**Given problem**
Copy out every line of these records word for word, without the pictures.

-------- Data entries --------

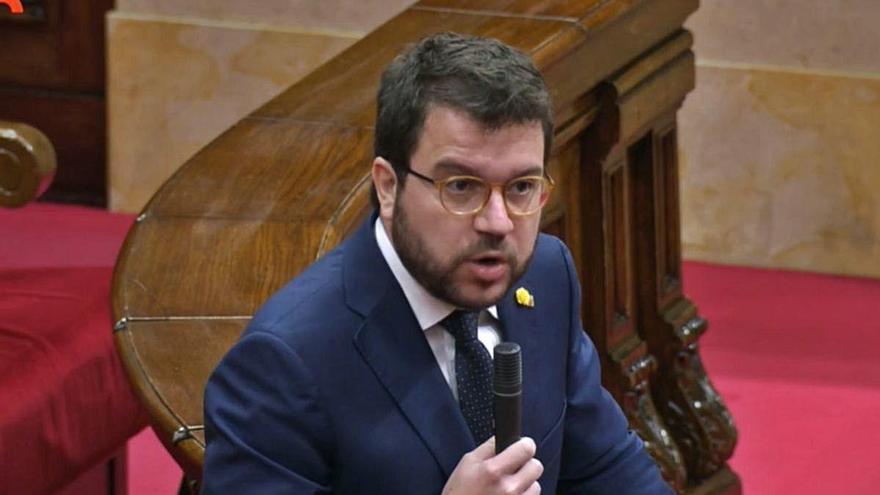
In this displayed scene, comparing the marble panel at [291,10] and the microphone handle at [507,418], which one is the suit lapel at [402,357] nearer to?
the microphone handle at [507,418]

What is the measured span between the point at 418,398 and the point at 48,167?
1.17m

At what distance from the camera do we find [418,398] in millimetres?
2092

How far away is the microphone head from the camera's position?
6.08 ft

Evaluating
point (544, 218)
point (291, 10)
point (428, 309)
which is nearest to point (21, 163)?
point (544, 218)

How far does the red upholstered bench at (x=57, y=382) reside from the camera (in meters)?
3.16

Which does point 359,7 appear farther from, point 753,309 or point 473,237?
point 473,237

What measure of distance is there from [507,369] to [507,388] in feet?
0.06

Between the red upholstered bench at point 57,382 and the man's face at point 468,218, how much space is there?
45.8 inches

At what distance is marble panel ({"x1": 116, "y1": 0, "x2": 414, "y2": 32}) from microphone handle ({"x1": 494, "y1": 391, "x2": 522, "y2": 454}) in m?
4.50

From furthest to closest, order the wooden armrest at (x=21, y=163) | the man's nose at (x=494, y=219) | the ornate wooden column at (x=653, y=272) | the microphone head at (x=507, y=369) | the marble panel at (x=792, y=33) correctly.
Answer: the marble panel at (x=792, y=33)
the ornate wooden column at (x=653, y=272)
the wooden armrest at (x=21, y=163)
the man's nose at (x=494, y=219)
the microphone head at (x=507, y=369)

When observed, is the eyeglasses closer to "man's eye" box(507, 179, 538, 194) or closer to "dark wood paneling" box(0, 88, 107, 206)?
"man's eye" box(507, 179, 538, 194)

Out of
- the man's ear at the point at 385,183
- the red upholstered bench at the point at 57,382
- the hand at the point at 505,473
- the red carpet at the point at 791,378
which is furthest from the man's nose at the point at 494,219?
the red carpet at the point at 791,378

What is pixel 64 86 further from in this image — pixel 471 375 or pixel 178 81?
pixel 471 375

--------

**Worked solution**
In this displayed scene, comparing the marble panel at [291,10] and the microphone handle at [507,418], which one is the suit lapel at [402,357] nearer to?
the microphone handle at [507,418]

What is the measured span between the point at 418,398 and the point at 48,167?
1.17m

At what distance from the camera do we find [418,398] in millimetres?
2092

How far away is the microphone head from the camera's position?
6.08 ft

Evaluating
point (544, 218)
point (291, 10)
point (428, 309)
which is nearest to point (21, 163)?
point (544, 218)

How far does the red upholstered bench at (x=57, y=382) reside from the camera (in meters)?
3.16

Which does point 359,7 appear farther from, point 753,309 or point 473,237?
point 473,237

What measure of distance is there from [507,369] to [507,388] in feet?
0.06

Between the red upholstered bench at point 57,382 and the man's face at point 468,218, how much space is there?
45.8 inches

At what distance is marble panel ({"x1": 116, "y1": 0, "x2": 414, "y2": 32}) from microphone handle ({"x1": 494, "y1": 391, "x2": 522, "y2": 454}) in m?
4.50

From furthest to closest, order the wooden armrest at (x=21, y=163) | the man's nose at (x=494, y=219) | the ornate wooden column at (x=653, y=272) | the microphone head at (x=507, y=369) | the marble panel at (x=792, y=33) correctly.
Answer: the marble panel at (x=792, y=33)
the ornate wooden column at (x=653, y=272)
the wooden armrest at (x=21, y=163)
the man's nose at (x=494, y=219)
the microphone head at (x=507, y=369)

When observed, is the eyeglasses closer to "man's eye" box(507, 179, 538, 194) or closer to "dark wood paneling" box(0, 88, 107, 206)?
"man's eye" box(507, 179, 538, 194)

Out of
- the man's ear at the point at 385,183
- the red upholstered bench at the point at 57,382
- the hand at the point at 505,473
- the red carpet at the point at 791,378
which is furthest from the man's nose at the point at 494,219?
the red carpet at the point at 791,378

What is pixel 64 86 further from in this image — pixel 471 375 or pixel 178 81?
pixel 471 375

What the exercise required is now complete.